Predicting Phish Setlists with Deep Learning

NLP
Predicting Phish Setlists with Deep Learning
Deep LearningLSTMSequential ModelingWord2VecEmbeddingsTime SeriesNeural NetworksTransfer Learning

Built a deep learning model to predict what songs the band, Phish, will play next, treating the problem as a sequential multi-class classification task similar to neural language modeling. The goal was to predict the next song given a prior sequence of songs from the band's extensive catalog of 876 unique songs.

Collected comprehensive data from Phish.net API covering all 1,752 shows dating back to 1983, creating a training dataset of ~37,000 samples by concatenating setlists chronologically and encoding songs as integers.
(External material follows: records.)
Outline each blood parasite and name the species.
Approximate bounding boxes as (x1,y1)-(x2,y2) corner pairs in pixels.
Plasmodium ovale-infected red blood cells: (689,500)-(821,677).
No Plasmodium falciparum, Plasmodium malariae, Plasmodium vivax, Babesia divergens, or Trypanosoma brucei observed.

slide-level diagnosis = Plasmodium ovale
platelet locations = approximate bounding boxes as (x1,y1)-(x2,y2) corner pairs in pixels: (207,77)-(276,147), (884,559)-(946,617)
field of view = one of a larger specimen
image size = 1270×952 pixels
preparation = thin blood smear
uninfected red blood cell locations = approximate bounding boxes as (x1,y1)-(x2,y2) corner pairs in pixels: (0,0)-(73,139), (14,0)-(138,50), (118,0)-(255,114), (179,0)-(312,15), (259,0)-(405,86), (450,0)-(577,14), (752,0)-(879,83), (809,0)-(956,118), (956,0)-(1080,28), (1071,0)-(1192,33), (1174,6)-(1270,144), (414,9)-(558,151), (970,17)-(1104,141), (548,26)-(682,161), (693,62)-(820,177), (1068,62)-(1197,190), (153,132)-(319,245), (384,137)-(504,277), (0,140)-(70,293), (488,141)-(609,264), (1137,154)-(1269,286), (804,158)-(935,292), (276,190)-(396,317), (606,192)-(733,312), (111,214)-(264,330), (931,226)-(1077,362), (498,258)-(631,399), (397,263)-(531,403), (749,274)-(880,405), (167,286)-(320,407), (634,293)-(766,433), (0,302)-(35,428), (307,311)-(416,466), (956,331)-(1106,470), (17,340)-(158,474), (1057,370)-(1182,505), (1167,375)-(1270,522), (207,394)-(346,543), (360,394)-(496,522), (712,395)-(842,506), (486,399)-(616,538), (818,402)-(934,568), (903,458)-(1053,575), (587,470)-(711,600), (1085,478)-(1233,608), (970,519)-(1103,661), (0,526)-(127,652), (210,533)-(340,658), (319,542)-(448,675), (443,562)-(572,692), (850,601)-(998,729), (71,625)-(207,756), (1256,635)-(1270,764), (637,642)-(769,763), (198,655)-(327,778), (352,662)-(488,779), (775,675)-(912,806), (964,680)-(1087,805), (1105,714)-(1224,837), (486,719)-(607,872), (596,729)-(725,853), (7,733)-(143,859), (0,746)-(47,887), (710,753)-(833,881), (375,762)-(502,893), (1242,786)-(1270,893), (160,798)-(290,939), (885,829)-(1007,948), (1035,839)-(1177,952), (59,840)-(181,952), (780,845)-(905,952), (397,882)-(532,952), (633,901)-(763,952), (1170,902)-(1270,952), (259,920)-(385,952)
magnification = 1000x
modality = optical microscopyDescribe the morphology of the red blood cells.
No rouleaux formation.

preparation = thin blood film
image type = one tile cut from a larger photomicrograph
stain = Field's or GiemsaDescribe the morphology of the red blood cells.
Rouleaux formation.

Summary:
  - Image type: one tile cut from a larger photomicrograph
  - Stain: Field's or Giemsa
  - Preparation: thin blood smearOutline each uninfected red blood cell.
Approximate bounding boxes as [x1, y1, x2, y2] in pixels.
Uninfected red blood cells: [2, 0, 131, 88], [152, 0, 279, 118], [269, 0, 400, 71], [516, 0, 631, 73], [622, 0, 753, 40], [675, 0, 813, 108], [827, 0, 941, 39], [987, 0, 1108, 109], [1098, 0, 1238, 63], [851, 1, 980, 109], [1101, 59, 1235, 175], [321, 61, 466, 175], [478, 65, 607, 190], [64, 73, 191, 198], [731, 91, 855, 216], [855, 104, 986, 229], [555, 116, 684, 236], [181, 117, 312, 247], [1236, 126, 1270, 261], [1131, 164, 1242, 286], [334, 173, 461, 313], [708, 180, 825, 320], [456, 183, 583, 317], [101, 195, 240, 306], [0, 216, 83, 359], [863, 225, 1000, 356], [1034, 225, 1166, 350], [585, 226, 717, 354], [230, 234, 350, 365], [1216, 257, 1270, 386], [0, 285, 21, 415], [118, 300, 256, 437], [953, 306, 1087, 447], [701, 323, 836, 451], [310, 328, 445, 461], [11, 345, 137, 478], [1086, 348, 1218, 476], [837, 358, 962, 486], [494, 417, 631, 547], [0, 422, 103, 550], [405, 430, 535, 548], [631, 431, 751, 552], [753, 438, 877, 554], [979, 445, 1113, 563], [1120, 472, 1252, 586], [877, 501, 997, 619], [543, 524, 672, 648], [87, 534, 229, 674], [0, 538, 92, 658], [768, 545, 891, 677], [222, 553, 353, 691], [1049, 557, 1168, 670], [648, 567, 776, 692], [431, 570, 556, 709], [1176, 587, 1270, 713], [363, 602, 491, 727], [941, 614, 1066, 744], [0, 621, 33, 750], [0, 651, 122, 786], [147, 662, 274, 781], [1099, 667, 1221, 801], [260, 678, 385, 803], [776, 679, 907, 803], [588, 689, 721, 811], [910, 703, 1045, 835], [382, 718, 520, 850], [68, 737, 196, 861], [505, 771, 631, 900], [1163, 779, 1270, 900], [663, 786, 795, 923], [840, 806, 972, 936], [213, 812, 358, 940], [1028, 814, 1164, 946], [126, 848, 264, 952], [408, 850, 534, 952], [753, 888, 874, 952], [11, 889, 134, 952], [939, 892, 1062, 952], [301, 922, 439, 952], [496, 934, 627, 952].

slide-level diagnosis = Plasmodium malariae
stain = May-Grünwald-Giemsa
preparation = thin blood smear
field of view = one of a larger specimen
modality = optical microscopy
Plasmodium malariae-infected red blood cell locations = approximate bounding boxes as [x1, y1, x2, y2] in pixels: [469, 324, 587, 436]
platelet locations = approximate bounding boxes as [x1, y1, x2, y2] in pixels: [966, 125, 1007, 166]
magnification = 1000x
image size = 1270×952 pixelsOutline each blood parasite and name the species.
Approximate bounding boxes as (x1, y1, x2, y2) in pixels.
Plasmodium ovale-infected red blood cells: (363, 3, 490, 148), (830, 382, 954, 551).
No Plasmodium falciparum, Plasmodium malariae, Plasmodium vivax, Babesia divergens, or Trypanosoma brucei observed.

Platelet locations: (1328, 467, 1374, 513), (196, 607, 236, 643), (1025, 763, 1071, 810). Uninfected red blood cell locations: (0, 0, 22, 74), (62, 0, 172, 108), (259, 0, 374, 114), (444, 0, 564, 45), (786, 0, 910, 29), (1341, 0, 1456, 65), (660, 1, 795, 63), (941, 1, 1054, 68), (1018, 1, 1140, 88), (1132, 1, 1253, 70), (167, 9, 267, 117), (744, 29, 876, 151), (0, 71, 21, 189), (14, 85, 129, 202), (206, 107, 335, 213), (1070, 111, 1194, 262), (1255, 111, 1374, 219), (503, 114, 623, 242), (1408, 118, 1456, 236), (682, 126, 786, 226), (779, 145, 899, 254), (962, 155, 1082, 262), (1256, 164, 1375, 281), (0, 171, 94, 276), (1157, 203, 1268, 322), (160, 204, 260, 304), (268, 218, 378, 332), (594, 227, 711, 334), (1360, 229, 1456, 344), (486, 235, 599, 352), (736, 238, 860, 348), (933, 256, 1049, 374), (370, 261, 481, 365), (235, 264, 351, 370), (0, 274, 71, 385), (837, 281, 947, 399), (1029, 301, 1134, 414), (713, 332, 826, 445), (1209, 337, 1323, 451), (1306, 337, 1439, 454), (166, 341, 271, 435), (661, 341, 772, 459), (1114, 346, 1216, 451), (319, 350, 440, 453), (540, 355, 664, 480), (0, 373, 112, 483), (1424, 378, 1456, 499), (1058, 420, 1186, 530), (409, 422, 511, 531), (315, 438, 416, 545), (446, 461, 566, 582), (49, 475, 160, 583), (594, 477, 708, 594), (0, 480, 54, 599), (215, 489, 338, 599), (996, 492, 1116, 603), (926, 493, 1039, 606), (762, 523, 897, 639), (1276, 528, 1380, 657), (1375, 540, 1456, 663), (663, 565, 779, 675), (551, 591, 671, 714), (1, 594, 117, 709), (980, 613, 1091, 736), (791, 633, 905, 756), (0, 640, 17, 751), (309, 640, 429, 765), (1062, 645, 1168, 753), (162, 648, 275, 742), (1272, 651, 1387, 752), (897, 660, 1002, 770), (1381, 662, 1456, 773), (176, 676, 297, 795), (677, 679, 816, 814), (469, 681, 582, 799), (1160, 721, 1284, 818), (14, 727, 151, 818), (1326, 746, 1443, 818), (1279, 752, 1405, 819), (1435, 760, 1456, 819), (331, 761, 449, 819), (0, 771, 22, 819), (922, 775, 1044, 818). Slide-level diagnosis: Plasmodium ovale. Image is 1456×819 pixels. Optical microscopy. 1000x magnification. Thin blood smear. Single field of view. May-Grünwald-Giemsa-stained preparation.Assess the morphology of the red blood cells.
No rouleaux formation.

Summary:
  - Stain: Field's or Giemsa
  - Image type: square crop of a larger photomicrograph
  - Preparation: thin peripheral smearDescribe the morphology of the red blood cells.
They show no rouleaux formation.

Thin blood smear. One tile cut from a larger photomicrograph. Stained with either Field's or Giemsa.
Implemented sequence lengths of 25-250 songs to determine optimal context window for prediction.

Developed a recurrent neural network architecture with LSTM cells, embedding layers, and dropout regularization. The model included song embedding layers to learn latent factors about each song, similar to word embeddings in NLP, enabling the model to understand contextual relationships between songs.

Achieved 21.8% accuracy through extensive hyperparameter optimization and transfer learning techniques. Used Word2Vec CBOW algorithm to create improved song embeddings with bi-directional context, then applied these as initialization parameters for the neural network's embedding layer.

The model successfully learned nuanced patterns in Phish's setlist construction, including common segues (like 'Mike's Song' > 'I am Hydrogen' > 'Weekapaug Groove'), set openers/closers, and encore selections. Created a setlist generation tool named 'TrAI' that could recursively predict future setlists based on recent song history.